Rationale: The Lipidyzer platform was recently updated on a SCIEX QTRAP 6500+ mass spectrometer and offers a targeted lipidomics assay including 1150 different lipids. We evaluated this targeted approach using human plasma samples and compared the results against a global untargeted lipidomics method using a high-resolution Q Exactive HF Orbitrap mass spectrometer.
Methods: Lipids from human plasma samples (N = 5) were extracted using a modified Bligh-Dyer approach. A global untargeted analysis was performed using a Thermo Orbitrap Q Exactive HF mass spectrometer, followed by data analysis using Progenesis QI software. Multiple reaction monitoring (MRM)-based targeted analysis was performed using a QTRAP 6500+ mass spectrometer, followed by data analysis using SCIEX OS software. The samples were injected on three separate days to assess reproducibility for both approaches.

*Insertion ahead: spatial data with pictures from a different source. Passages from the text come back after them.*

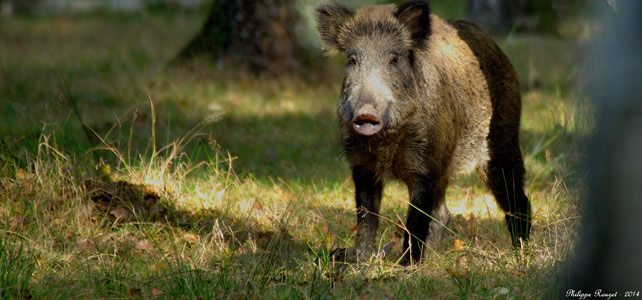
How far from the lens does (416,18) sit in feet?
16.8

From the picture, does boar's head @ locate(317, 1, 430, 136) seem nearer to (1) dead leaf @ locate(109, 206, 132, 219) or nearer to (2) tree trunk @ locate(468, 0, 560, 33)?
(1) dead leaf @ locate(109, 206, 132, 219)

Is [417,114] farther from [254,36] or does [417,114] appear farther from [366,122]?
[254,36]

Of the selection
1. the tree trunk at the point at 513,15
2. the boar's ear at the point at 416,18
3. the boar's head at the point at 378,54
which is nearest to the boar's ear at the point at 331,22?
the boar's head at the point at 378,54

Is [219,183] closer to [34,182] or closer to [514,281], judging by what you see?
[34,182]

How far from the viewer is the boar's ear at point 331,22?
5281mm

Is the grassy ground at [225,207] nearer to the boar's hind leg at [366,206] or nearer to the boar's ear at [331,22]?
the boar's hind leg at [366,206]

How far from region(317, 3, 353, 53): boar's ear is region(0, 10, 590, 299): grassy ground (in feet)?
3.57

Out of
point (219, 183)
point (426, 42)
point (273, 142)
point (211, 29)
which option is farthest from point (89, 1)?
point (426, 42)

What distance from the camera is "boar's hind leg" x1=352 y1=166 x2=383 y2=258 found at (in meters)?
5.16

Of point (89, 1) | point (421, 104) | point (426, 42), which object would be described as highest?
point (426, 42)

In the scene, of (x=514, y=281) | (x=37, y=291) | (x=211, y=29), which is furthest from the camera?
(x=211, y=29)

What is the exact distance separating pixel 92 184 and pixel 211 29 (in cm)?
549

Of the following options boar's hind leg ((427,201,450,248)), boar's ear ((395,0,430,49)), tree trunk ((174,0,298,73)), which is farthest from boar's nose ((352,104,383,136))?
tree trunk ((174,0,298,73))

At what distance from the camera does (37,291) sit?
14.0 ft
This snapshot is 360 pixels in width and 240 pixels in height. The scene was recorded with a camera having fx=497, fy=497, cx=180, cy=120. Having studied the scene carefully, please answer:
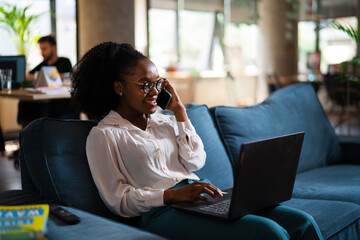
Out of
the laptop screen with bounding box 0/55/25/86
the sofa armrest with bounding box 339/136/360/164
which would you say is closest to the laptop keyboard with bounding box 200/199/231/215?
the sofa armrest with bounding box 339/136/360/164

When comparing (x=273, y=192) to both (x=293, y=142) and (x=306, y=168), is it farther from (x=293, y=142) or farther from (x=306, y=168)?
(x=306, y=168)

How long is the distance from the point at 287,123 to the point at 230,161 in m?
0.65

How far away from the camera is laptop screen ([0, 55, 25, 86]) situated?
5.39 m

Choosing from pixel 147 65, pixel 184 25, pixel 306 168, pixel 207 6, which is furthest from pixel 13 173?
pixel 207 6

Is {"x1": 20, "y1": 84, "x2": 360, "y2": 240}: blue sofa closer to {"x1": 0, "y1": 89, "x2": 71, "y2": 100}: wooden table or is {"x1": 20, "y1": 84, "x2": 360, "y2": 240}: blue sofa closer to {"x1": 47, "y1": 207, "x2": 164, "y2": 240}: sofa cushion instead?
{"x1": 47, "y1": 207, "x2": 164, "y2": 240}: sofa cushion

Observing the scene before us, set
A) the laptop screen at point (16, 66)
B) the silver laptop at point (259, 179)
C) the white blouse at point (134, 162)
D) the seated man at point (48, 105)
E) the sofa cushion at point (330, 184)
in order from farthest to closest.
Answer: the seated man at point (48, 105)
the laptop screen at point (16, 66)
the sofa cushion at point (330, 184)
the white blouse at point (134, 162)
the silver laptop at point (259, 179)

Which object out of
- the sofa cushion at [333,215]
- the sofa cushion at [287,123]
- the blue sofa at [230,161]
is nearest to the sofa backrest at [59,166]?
the blue sofa at [230,161]

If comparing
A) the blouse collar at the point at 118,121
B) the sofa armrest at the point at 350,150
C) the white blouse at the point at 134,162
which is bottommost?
the sofa armrest at the point at 350,150

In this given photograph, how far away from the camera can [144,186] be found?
1.96 meters

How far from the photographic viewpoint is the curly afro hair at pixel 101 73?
2098 millimetres

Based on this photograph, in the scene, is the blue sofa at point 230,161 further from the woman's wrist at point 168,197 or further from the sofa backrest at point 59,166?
the woman's wrist at point 168,197

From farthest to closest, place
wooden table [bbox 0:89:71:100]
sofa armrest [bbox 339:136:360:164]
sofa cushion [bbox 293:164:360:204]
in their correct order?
wooden table [bbox 0:89:71:100] → sofa armrest [bbox 339:136:360:164] → sofa cushion [bbox 293:164:360:204]

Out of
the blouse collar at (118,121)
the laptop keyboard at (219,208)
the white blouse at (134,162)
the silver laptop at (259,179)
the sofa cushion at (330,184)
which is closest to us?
the silver laptop at (259,179)

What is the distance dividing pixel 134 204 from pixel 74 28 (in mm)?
7446
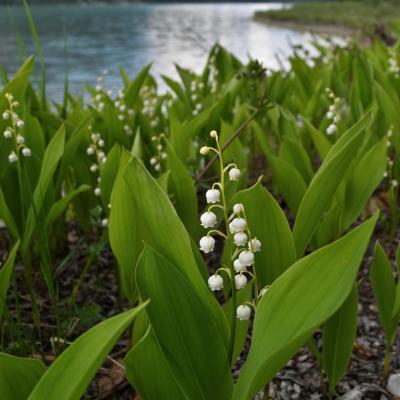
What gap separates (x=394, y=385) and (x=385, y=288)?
0.33 metres

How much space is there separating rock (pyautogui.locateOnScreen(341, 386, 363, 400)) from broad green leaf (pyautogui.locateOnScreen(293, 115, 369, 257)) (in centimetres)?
48

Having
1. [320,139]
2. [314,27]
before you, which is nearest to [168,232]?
[320,139]

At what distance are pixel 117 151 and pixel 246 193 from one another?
0.85 meters

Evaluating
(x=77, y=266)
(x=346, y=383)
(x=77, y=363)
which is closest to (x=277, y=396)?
(x=346, y=383)

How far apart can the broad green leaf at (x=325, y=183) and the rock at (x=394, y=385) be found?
21.2 inches

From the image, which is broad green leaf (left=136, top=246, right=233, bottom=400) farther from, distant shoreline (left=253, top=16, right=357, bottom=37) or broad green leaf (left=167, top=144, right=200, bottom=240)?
distant shoreline (left=253, top=16, right=357, bottom=37)

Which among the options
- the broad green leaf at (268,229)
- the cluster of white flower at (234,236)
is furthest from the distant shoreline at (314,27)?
the cluster of white flower at (234,236)

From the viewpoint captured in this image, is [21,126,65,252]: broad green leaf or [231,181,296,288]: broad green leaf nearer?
[231,181,296,288]: broad green leaf

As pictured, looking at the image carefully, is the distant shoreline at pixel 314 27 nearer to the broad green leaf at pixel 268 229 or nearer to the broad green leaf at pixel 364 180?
the broad green leaf at pixel 364 180

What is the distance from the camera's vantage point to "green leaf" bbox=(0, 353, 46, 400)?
1.09m

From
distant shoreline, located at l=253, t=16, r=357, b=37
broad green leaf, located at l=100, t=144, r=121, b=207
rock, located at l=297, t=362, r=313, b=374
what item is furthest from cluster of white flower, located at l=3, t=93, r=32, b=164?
distant shoreline, located at l=253, t=16, r=357, b=37

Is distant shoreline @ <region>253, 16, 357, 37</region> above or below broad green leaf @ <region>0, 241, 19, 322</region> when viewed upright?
below

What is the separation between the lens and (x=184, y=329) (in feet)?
3.76

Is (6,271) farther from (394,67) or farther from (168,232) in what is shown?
(394,67)
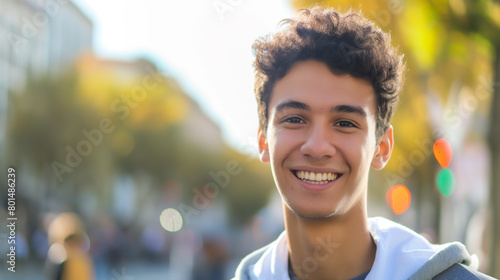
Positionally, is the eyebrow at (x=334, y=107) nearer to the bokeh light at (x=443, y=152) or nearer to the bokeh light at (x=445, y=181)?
the bokeh light at (x=443, y=152)

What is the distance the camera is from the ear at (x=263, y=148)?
2795 mm

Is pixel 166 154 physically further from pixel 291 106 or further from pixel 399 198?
pixel 291 106

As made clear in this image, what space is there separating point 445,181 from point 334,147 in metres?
10.5

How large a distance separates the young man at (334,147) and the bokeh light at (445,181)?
33.3 ft

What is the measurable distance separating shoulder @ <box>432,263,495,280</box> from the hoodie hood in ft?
0.07

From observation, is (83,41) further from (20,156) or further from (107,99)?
(20,156)

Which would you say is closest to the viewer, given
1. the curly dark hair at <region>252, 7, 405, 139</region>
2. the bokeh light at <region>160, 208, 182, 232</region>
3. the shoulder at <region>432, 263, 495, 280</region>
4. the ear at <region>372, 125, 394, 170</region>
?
the shoulder at <region>432, 263, 495, 280</region>

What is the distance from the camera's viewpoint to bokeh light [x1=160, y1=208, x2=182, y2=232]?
3805cm

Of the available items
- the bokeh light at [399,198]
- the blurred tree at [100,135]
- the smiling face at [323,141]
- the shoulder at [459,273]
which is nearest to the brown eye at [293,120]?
the smiling face at [323,141]

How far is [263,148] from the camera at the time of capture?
2.82m

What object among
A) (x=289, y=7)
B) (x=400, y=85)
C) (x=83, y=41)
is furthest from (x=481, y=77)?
(x=83, y=41)

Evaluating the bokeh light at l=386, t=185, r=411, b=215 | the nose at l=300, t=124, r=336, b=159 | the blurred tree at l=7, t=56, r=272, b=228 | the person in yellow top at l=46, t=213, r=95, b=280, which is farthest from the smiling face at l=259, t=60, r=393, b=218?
the blurred tree at l=7, t=56, r=272, b=228

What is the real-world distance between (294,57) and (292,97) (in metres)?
0.18

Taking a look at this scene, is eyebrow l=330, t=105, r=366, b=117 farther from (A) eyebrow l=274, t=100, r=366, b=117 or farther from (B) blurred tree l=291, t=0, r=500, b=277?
(B) blurred tree l=291, t=0, r=500, b=277
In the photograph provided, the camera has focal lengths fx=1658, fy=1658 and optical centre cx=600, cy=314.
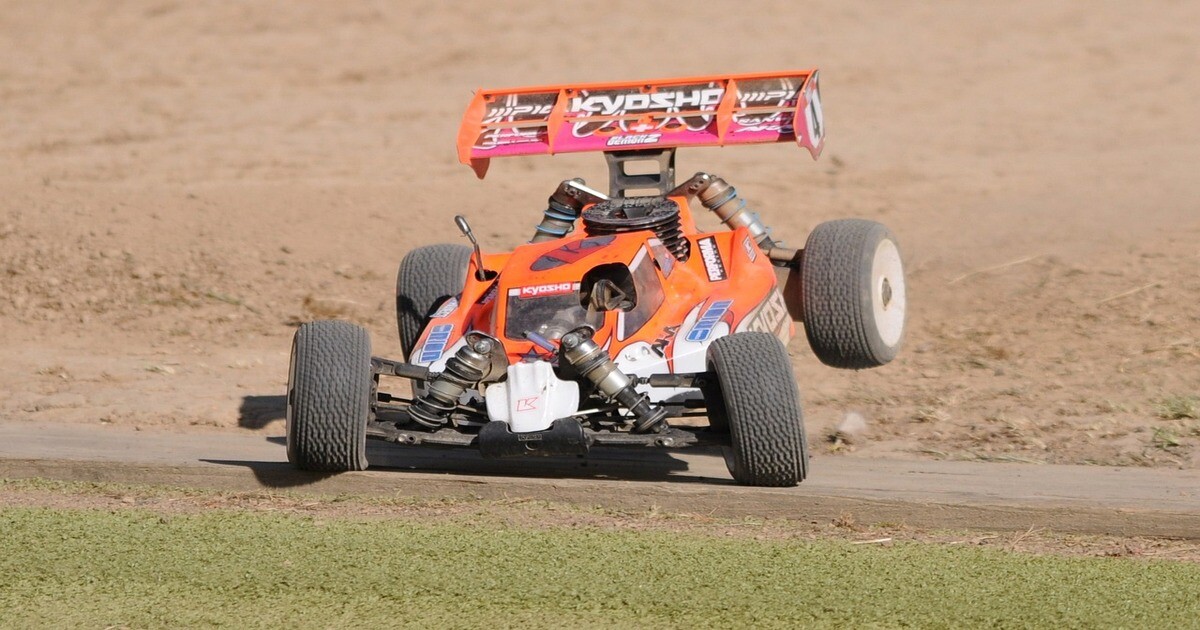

Results: Overall, 465 lipids were identified from 11 lipid classes in both approaches, of which 159 were similar between the methods, 168 lipids were unique to the MRM approach, and 138 lipids were unique to the untargeted approach. Phosphatidylcholine and phosphatidylethanolamine species were the most commonly identified using the untargeted approach, while triacylglycerol species were the most commonly identified using the targeted MRM approach. The targeted MRM approach had more consistent relative abundances across the three days than the untargeted approach. Overall, the coefficient of variation for inter-day comparisons across all lipid classes was ∼ 23% for the untargeted approach and ∼ 9% for the targeted MRM approach.
Conclusions: The targeted MRM approach identified similar numbers of lipids to a conventional untargeted approach, but had better representation of 11 lipid classes commonly identified by both approaches. Based on the separation methods employed, the conventional untargeted approach could better detect phosphatidylcholine and sphingomyelin lipid classes. The targeted MRM approach had lower inter-day variability than the untargeted approach when tested using a small group of plasma samples. These studies highlight the advantages in using targeted MRM approaches for human plasma lipidomics analysis.
© 2020 John Wiley & Sons, Ltd.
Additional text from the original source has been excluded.